> _Excerto_
_ _ _
Pouca gente sabe, mas o Tarkovsky é meu cineasta favorito.
Soube de sua
existência há uns bons anos, quando alguém iniciou a exibição de Solaris na sala da casa de um amigo,
onde eu me encontrava. Não é preciso dizer que a lentidão da narrativa provocou
protestos e o filme foi rapidamente substituído por um blockbuster, bem mais ao gosto dos adolescentes que éramos.
Anos mais tarde
ouvi de novo seu nome. Foi numa loja de DVDs: Raquel me deixou intrigada ao me
contar que o primeiro e o último longa deste gênio terminavam praticamente do
mesmo jeito, com cenas finais muito parecidas, como se um círculo estivesse
sendo fechado. (Os filmes são A infância
de Ivan, de 1962 e O sacrifício, de 1986, respectivamente).
Mas o que mostram ambas as cenas finais? Também fiquei curiosa e foi por esse motivo que comecei
a assistir aos filmes dele. E quis começar pelo começo, seguindo a ordem
cronológica das filmagens. Então minha iniciação no assombroso mundo de
Tarkovsky não se deu com o primeiro longa, mas com um média metragem que veio a
público antes: falo de O rolo compressor
e o violinista, de 1960. Só assisti ao belíssimo A infância de Ivan um pouco mais tarde, e pude assim matar minha curiosidade: a cena final, à qual me
referi acima, mostrava uma criança (Ivan, o protagonista), deitado sob uma
árvore.
Mas não se
enganem: não saí desesperada em busca do último filme para me certificar se
nele a cena final do primeiro se repetia de verdade na imagem derradeira. Eu
estava seduzida, e queria assistir a todos os outros; meu desejo tinha mudado
de rumo.
Tive de adiar o Andrei Rublev,( que seria o próximo da
lista) por dois motivos: a péssima qualidade da imagem do arquivo que baixei na
internet e as mais de três horas de duração da película, às quais,
infelizmente, naquele momento, minha rotina movimentada não me permitiria me
dedicar. Mas segui vendo Solaris (1972), O
espelho (1974), Stalker(1979), Nostalgia (1983) para, enfim, chegar ao
último, O sacrifício e ver o tal
menino, debaixo da tal árvore, na tal cena final, como no longa de estreia. Mas
essa curiosidade boba, que a principio tinha me provocado, acabou perdendo todo
o sentido depois que entrei efetivamente na gravidade do universo úmido de Tarkovsky.
_ _ _
> _Instruções e requisitos_
Por favor, dê continuidade ao texto sobre os filmes de Tarkovsky a partir do ponto em que ele termina.

> _Trecho da fonte_
_ _ _
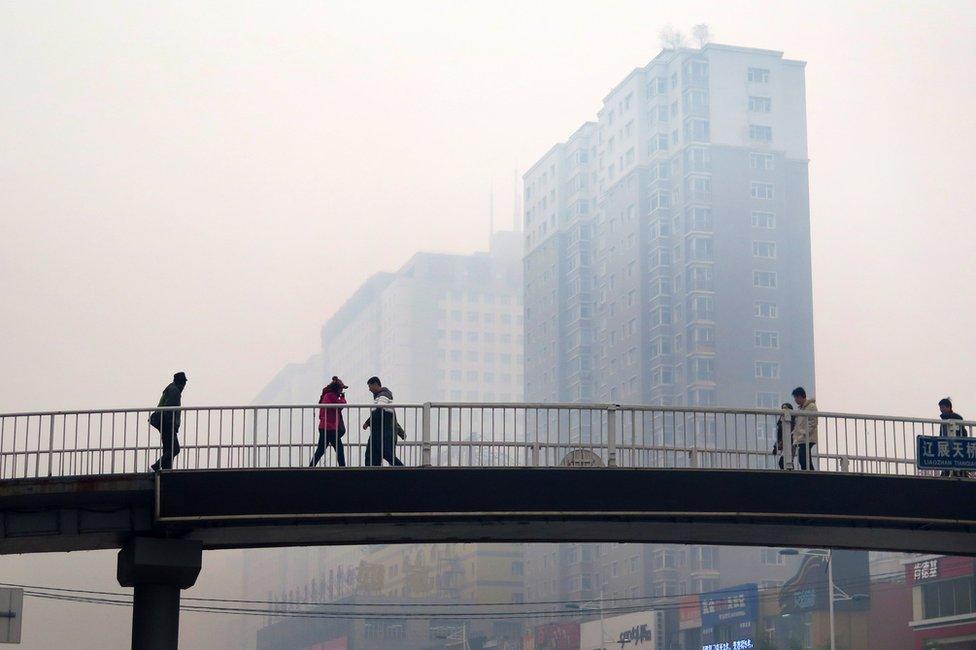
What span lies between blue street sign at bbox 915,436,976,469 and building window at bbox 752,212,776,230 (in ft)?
475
_ _ _
> _Resultado da tarefa_
II
Tarkovsky me assombra. Como
poucos conseguem fazer. Como um Pasolini o faz, por exemplo, em Teorema (filme que nos desnuda em plena
aridez desértica e nos fere com um réquiem de Mozart, imprimindo em nossos
corpos as absurdas dimensões da ausência); ou como um Bergman, em Sonata de Outono, que nos sufoca com
o jorro de tanta mágoa desentranhada. (A última vez que saí do cinema tonta de
perplexidade foi há mais de um ano, quando assisti ao inquietante Cavalo de Turim, de Béla Tarr).
Estava com saudades desse
assombro.
III
Então chegou o feriado de Corpus Christi, um dia bem frio. Embora
eu tivesse um monte de coisas para fazer, resolvi deixar tudo de lado; decidi
me enroscar em cobertores felpudos e passar toda uma tarde assistindo ao
Tarkovsky que me faltava: Andrei Rublev,
o filme de mais de três horas, aquele que em outra ocasião eu tinha deixado para
depois.
IV
Andrei Rublev foi um monge russo
de verdade. Viveu na Idade Média. Pintava quadros. Era talentoso.
Nada mais banal.
O que me encanta no Tarkovsky é a
sua genialidade alquímica, capaz de transformar o que serviria apenas como
material para a comportada biografia de um homem religioso em uma profunda
reflexão sobre a dúvida: a perda da fé nos preceitos cristãos, a desconfiança
em relação ao caráter representativo da arte e da linguagem e a descrença na
organização social.
Ao longo das mais de três horas
de Andrei Rublev assistimos ao
dilaceramento do herói: do lado de fora do mosteiro onde passou grande parte da
vida, ele se encontra com uma realidade muito diferente da experimentada até
então.
Rublev viaja à Moscou, com o objetivo de
atender ao convite que recebera, para pintar o interior de uma igreja, onde
deveria representar as cenas do Juízo Final. O choque com a realidade é marcado
por decepções, que já se iniciam em sua trajetória. Logo no início da viagem,
Rublev e seus companheiros de trabalho presenciam o assassinato de um grupo de
pagãos, por cavaleiros da fé. As atrocidades são, portanto, cometidas em nome
de Deus, nome sagrado que Rublev, até então, acreditava ser um sinônimo para
amor.
Já em Moscou, o monge tem sua primeira
crise criativa. Começa a duvidar do caráter representativo da arte. Superada a
angústia, pinta. No entanto, em seguida, vê tudo o que criou sendo destruído pela violência da barbárie levada pelos
incendiários tártaros, que invadem a cidade, estuprando mulheres e matando
homens e animais.
Nas cenas de invasão, o grau de
absurdo da crueldade e da violência é levado ao extremo quando as vitimas são
animais: impossível não demonstrar repulsa, por exemplo, na sequência em que um
cavalo é ferido e cai de uma estrutura de madeira, quebrando as pernas.
Assistimos à sua insistência, às suas vãs tentativas de erguer-se e ficamos
pasmos quando um figurante atravessa friamente o peito do animal paralítico com
uma lança. (O olho revirado do cavalo morto é, para mim, a imagem do absurdo).
E há também a terrível cena em que alguém ateia fogo em uma vaca viva.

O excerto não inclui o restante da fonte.